(REQUEST): Revise all the records below by replacing every "further" with "farther" and leaving everything else unchanged. Omit the pictures from your answer.

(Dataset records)

_ _ _ _ _

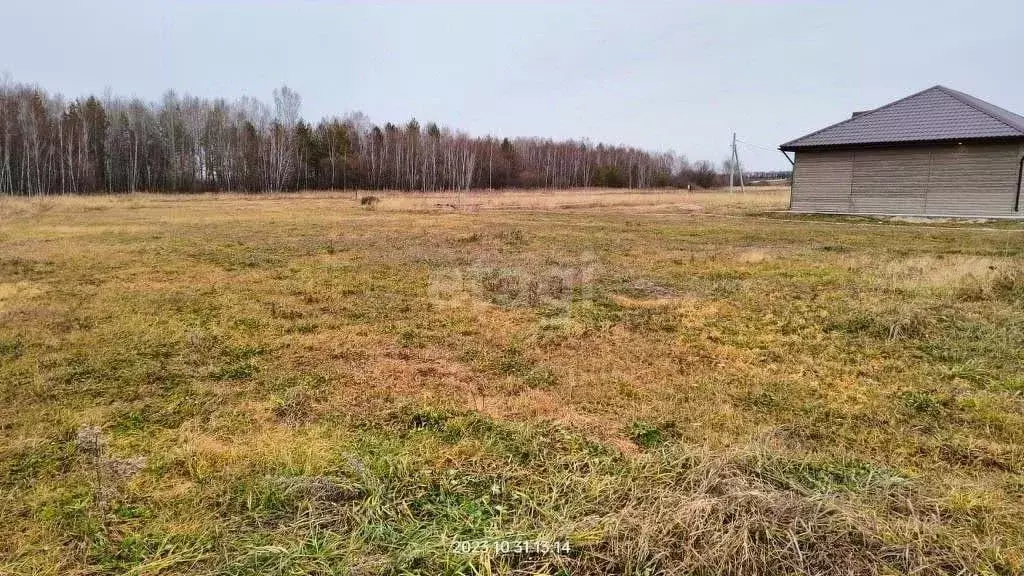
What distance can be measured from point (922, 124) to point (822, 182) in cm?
368

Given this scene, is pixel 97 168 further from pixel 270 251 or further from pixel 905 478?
pixel 905 478

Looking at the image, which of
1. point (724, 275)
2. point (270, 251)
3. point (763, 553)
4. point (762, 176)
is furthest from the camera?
point (762, 176)

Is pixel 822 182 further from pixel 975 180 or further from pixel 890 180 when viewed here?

_ _ _ _ _

(FINISHED ANSWER):
What distance can be measured from point (922, 124) to point (822, 182) in cm?
368

Given this scene, is pixel 97 168 farther from pixel 270 251 or farther from pixel 905 478?
pixel 905 478

Looking at the image, which of
1. point (724, 275)
2. point (270, 251)
3. point (763, 553)
4. point (762, 176)
is furthest from the camera?
point (762, 176)

Is pixel 822 182 farther from pixel 975 180 or farther from pixel 890 180 when viewed here?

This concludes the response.